Picking flowers for John wasn’t that difficult. He was a man and not into flowers at all. Plus, his permanent grave marker, which contains a vase, hasn’t been installed yet, so I don’t really have a place to put his flowers. I’ll just prop them up on the temporary marker.
I wanted red carnations, but they didn’t have any, so I ended up finding a small bouquet that appeared to be a light orange in color. There were plenty of pink carnations, but I immediately heard in my head,
“Don’t get me no pink carnations, mom” so I walked right on by them and went to check out.
I arrived at Glen Rest around 10:30 am which is a decent time to still catch a little coolness before the heat turns up after noon.
Mommy’s grave is in the front area of the cemetery, so it made sense to visit her first.
As I approached her grave, I noticed how brown the grass was everywhere, including around her marker. I immediately thought, “I know mommy doesn’t like this one bit. It should be a luscious green.”
I paused, bent down, and pulled out the vase in her marker. I then placed her flowers neatly inside, sat down and said,
“Hi, Mommy. I made it”
I then dabbed my eyes and talked to her for a while. I talked about my life, losing John, my adorable granddaughter and how I wish she was still here.
I ended the conversation by apologizing for not coming more often to see her but assured her that would change now since John is here.
I kissed my fingers, touched her grave and said, “I love you, Mommy, please keep taking care of John until I get there.”
That wasn’t so bad but of course, I didn’t expect it to be since I’ve been visiting mommy’s grave for the past 25 years.
Visiting John is going to be much harder.
Mommy’s GraveMy Beautiful Mother, Viola M. Thurman
Visiting John
September 6, 2024
I returned to my car and sat there for a minute. I looked up and stared at the sky for a while, thinking, “It’s a beautiful blue today”
I sat there a little longer, procrastinating.
I looked at John’s flowers lying in the passenger seat and said, “I really don’t want to do this.” But the voice in my head said, “You have to, you’re already here”
So, I put the gear in drive and began to head down the winding road leading to the back of the cemetery where John is laid to rest. I passed by the pond on the grounds, noticed a few ducks swimming around in small circles and thought,
“I’m so glad John is buried here.”
When I arrived at the back of the cemetery, it took me a moment to remember where John is buried. I knew it was the first plot to the right of the road but, which one?
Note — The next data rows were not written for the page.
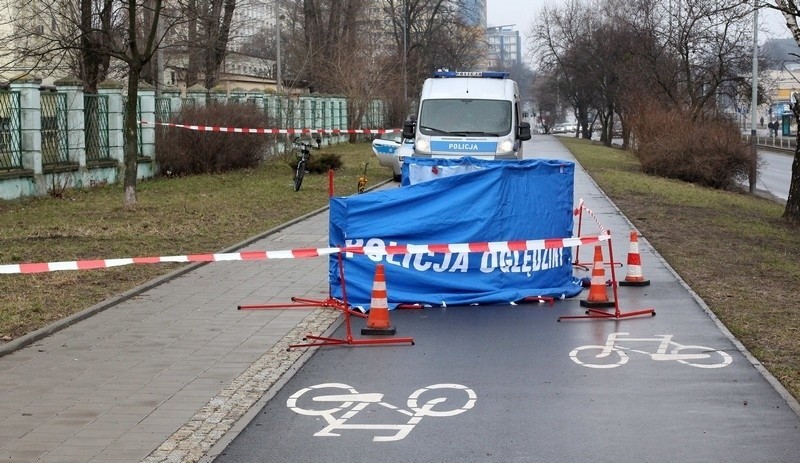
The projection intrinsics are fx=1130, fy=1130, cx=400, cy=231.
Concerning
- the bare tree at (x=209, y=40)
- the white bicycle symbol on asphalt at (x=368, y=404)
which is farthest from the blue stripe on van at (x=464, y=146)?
the white bicycle symbol on asphalt at (x=368, y=404)

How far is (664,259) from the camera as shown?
15219 mm

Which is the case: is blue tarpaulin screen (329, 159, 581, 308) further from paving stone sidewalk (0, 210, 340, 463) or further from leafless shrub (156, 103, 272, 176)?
leafless shrub (156, 103, 272, 176)

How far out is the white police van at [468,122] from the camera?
2327 cm

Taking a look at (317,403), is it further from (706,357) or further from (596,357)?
(706,357)

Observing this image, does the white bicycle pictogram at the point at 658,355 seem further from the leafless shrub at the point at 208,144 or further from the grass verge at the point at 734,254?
the leafless shrub at the point at 208,144

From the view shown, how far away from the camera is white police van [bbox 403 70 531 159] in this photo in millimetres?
23266

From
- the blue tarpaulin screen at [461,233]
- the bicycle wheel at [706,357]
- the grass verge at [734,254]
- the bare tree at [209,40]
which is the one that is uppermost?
the bare tree at [209,40]

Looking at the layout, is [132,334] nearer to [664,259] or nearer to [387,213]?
[387,213]

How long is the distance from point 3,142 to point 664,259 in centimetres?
1389

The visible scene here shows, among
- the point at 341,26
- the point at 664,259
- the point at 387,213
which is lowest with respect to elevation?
the point at 664,259

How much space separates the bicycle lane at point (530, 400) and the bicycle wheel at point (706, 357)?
2 cm

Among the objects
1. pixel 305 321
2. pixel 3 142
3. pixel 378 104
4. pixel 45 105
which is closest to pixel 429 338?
pixel 305 321

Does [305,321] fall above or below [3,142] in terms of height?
below

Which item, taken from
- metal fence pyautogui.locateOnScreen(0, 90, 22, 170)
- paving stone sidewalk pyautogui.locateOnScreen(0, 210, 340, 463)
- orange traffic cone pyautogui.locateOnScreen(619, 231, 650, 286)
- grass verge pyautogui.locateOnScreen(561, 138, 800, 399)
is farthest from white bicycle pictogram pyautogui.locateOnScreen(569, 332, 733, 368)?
metal fence pyautogui.locateOnScreen(0, 90, 22, 170)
I then noticed the temporary Grave Marker sticking out of the ground with his name on it and said, “There you are.”
I’m so happy the funeral home included a temporary marker for him because when I stopped and was getting out of the car, I noticed there were several other new graves around that didn’t have any identification as to who was buried there.
I got my lawn chair out of the trunk because I planned on sitting with John for a while.
As I approached his grave, I noticed the grave right above his is of a young man not much younger than John who passed away just a year before he did. Engraved on his marker to the left of his name, is the picture of a car and to the right, the image of a hockey player which made me think, “I’m glad John has a buddy so close to him that loves cars too. I can only imagine the conversations they’re having.”
Tears immediately start flowing when I sat down at his grave and said,
“Hi son, I’m here.”
I must have cried for 30 minutes straight as I sat in silence just looking at his name on that marker.
I still can’t believe he’s here.
As time passed by, I seemed to babble about everything that has been happening since he’s been gone. I told him I missed him a thousand times and that I love him a thousand more.
I totally forgot about the flowers, so I went to my car to retrieve them. I then saw a mother duck and her ducklings walking toward his grave which made me cry even harder.